HDWO is working on issues of environment, health, hygiene and fresh water in collaboration with WaterAid Pakistan, Orangi Pilot Project and other national donors. “To ensure constant fresh water, the authorities must ensure ending the illegal sewerage connections and also the increase of discharge,” said Soomro.
The industrial waste is not only harming two of Pakistan’s total 19 Ramsar sites, including Keenjhar Lake and Haleji Lake, but also posing threats to 18 million citizens of Karachi and 1.2 million citizens of Thatta that get water from those sites.
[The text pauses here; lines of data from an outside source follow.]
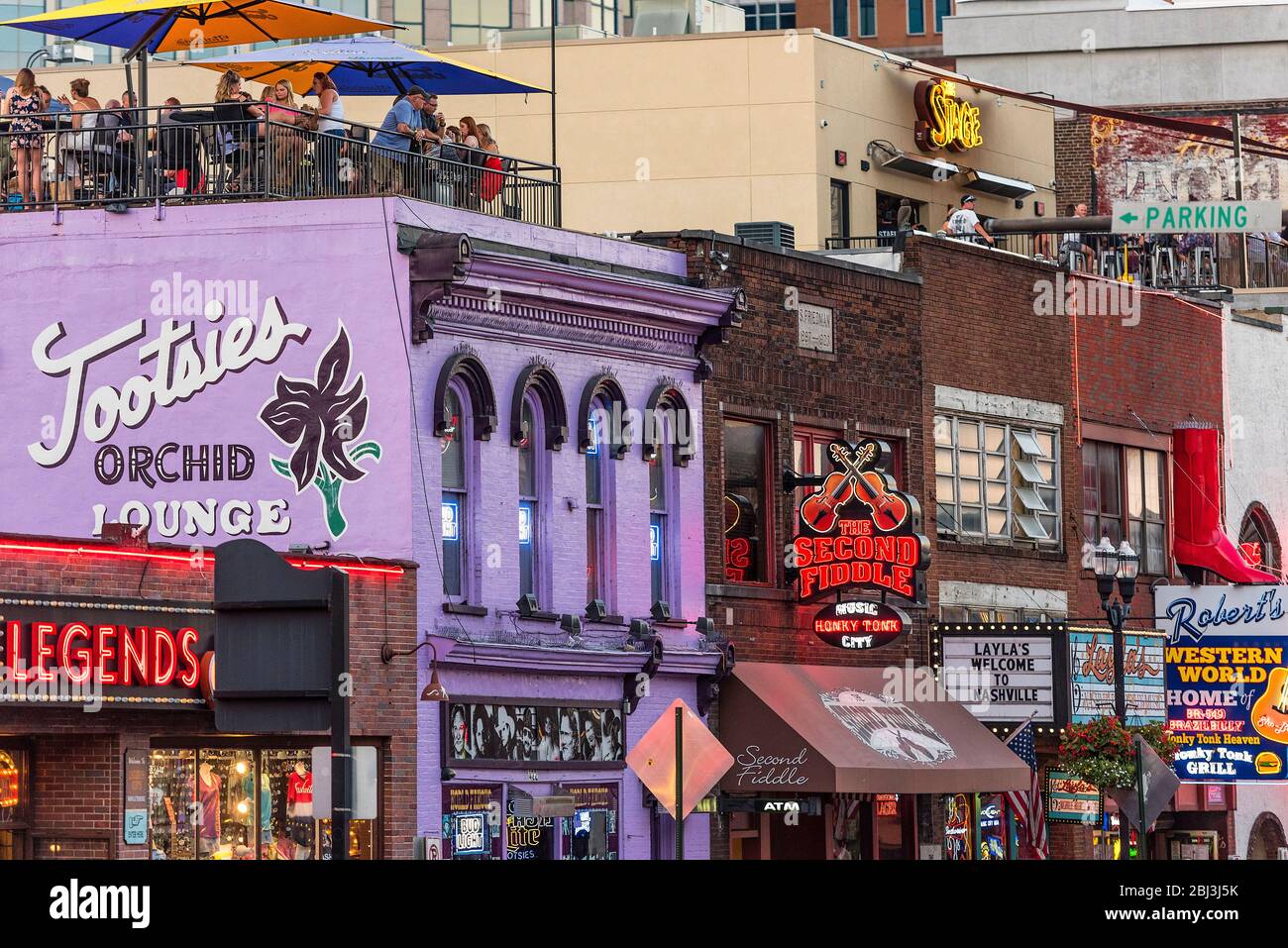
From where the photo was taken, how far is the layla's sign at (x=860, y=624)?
28656mm

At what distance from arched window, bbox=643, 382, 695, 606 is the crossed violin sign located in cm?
203

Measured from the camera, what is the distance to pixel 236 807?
2208cm

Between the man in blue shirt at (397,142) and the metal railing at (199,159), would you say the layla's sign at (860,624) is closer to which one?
the metal railing at (199,159)

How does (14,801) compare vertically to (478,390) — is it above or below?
below

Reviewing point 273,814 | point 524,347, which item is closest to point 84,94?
point 524,347

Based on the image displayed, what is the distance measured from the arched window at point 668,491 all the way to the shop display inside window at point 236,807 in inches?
229

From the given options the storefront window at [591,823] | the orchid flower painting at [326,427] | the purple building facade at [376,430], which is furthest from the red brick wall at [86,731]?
the storefront window at [591,823]

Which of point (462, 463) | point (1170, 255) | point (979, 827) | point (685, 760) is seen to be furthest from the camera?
point (1170, 255)

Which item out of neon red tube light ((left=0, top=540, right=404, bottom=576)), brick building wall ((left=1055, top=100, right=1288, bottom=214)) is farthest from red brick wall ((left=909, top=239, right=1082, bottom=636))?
brick building wall ((left=1055, top=100, right=1288, bottom=214))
Keenjhar or Kalri Lake is a Ramsar site and is protected under the International Ramsar Convention that took place in 1971 in the Iranian city, Ramsar. The Pakistani government is also a signatory to the convention. However, it has taken no measures to protect this lake.
There are a total of 19 Ramsar sites in Pakistan, out of which nine are located in Sindh alone. Keenjhar is one of the most important protected sites because of its wetlands. Thousands of people from Karachi regularly visit the lake for picnics, especially in the summer. Another Ramsar site, the Haleji Lake, has also been polluted since it also gets water from the KB feeder. Despite the importance of these water bodies, the provincial government has not taken any notice of the pouring of industrial waste in the feeder.
On contacting the on-duty officer of SID at control room Kotri barrage, Gul Muhammad Shoro said that normally the KB feeder supplied 2,500 to 3,500 cusecs in 24 hours, out of which about 1,200 cusecs were for Karachi, but after increasing the daily discharge on Saturday, it has reached 4,200 cusecs and it will be increased to 6,500 cusecs by Sunday morning.
“That’s very hopeful, but authorities must guarantee a permanent solution to this situation, so that the country’s largest city may get fresh water and the two Ramsar sites can be protected,” said Imtiaz Leghari of Ideal Rural Development Programme.